| Bitte bearbeiten |
• a. Wie lange darf in der Forumsdiskussion laut Ilja kein Signal ankommen, bis der Client als tot gilt?
• b. Stimmen diese Aussagen mit der Forumsdiskussion überein? Antworte jeweils mit Ja oder Nein und zitiere die entscheidenden Worte wörtlich.
(i) Sky hält es für möglich, dass der Server beim Applet nachfragt, ob es noch da ist.
(ii) Bei der Referenz-Implementierung soll der Server in PHP geschrieben werden.
(iii) purzelbaum_m hat das Problem am Ende mit Threads gelöst.
• c. Schreib aus der Forumsdiskussion den Abschnitt ab, der mit den Worten „## purzelbaum_m (1.“ anfängt und mit „auch nicht geholfen...“ aufhört.

# Lebt der Client noch?



## purzelbaum_m (1. Dez 2005)

Hallo,

ich hätte eine Frage:

ich habe einen Server und einen Client (Applet),...
mit dem Server möchte ich alle 5 Sec. überprüfen ob die jeweiligen Clients noch "leben"...

Hab schon tausend Sachen ausprobiert, aber nichts kam dem eigentlichen Ziel nahe...
Googeln hat auch nicht geholfen...

Kennt jemand eine einfach Standard - Funktion dafür oder hat wer einen hilfreichen Ansatz...

Vielen Dank
MFG


----------



## Sky (1. Dez 2005)

Der Client muss dem Server sagen "ich lebe noch" 

Es ist imho nicht möglich, dass ein Server ein Applet fragt "biste noch da"


----------



## Ilja (1. Dez 2005)

genau... du mußt eine art noop-signal alle 5 sec an den server senden.... wenn das signal 30s nicht emfangen wird, dann is der client tot ^^


----------



## AlArenal (1. Dez 2005)

Das nennt sich KEEPALIVE und wird beispielsweise auch im FTP-Protokoll ( jetzt komm mir keiner mit dem LCD-Display  ) unterstützt, um ne Verbindung offen zu halten.


----------



## Ilja (1. Dez 2005)

es ist kein ftp-standart, doch IRC macht das ^^


----------



## AlArenal (1. Dez 2005)

Ilja hat gesagt.:
			
		

> es ist kein ftp-standart, doch IRC macht das ^^



Okay, aber einige Clients unterstützen das regelmäßige Absenden von NOOPs ( nicht verwqechseln mit NOOBs  ) zu diesem Zweck.

Muss mir mal so einiges ansehen.. bastle mir auch gerade ein Protokoll....


----------



## Ilja (1. Dez 2005)

das prob is nicht, dass mancher client es unterstützt, sondern dass die meißten server dies NICHT tun 

was für ein protokol bastelst du?


----------



## AlArenal (1. Dez 2005)

Ich bastle ein auf XML-RPC aufbauendes Protokoll für Dateitransfer zwischen Client und Server, ebenfalls mit Authentifikation, Versenden der Datei in Chunks, ...

http://sourceforge.net/projects/wfs

Derzeit stricke ich noch so am Protokoll rum (aktuell: Status-Codes) und übertrage das dann die Tage ins Wiki (Homepage des Projekts) und erarbeite mir den Kram dann dort. Dann kommen erste Schritte in Richtung Referenz-Implementierung (Client: Java, Server: PHP). Beides (client, Server) soll dann wiederum aufgesplittet werden in eine allgemeine Lib, die die Funktionalität bzgl. des Protokolls bereitstellt und eben den App-Kram drumrum (wie der Server dann speichert, ob im realen Dateisystem oder sonstwie, ist ja fürs Protokoll unerheblich)...


----------



## purzelbaum_m (5. Dez 2005)

Vielen Dank,.. 


hat geklappt... habs mit Threads gemacht, die immer Ping Pong spielen


----------

| Datenauszug |
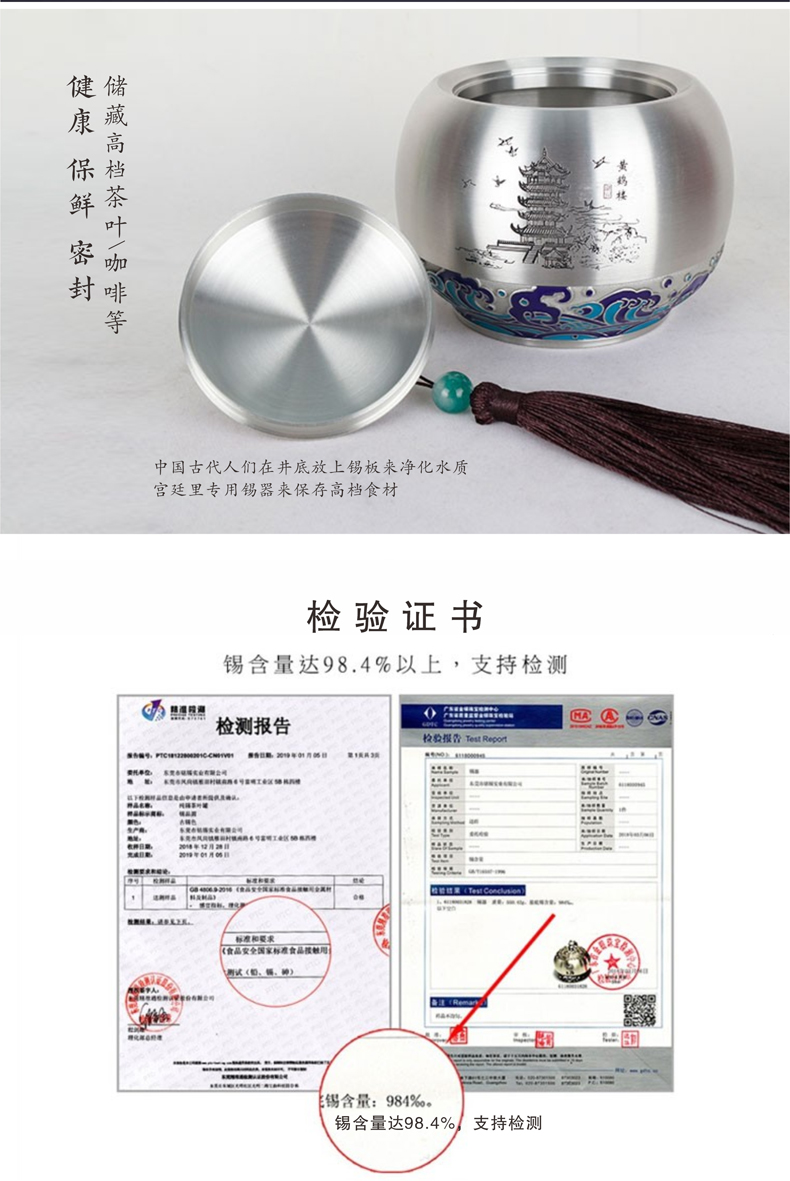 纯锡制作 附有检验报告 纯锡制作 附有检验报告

| Lösungen |
• a. 30 Sekunden.

• b.
(i) Nein: „Es ist imho nicht möglich, dass ein Server ein Applet fragt"
(ii) Ja: „Server: PHP"
(iii) Ja: „habs mit Threads gemacht, die immer Ping Pong spielen"

• c.
## purzelbaum_m (1. Dez 2005)

Hallo,

ich hätte eine Frage:

ich habe einen Server und einen Client (Applet),...
mit dem Server möchte ich alle 5 Sec. überprüfen ob die jeweiligen Clients noch "leben"...

Hab schon tausend Sachen ausprobiert, aber nichts kam dem eigentlichen Ziel nahe...
Googeln hat auch nicht geholfen...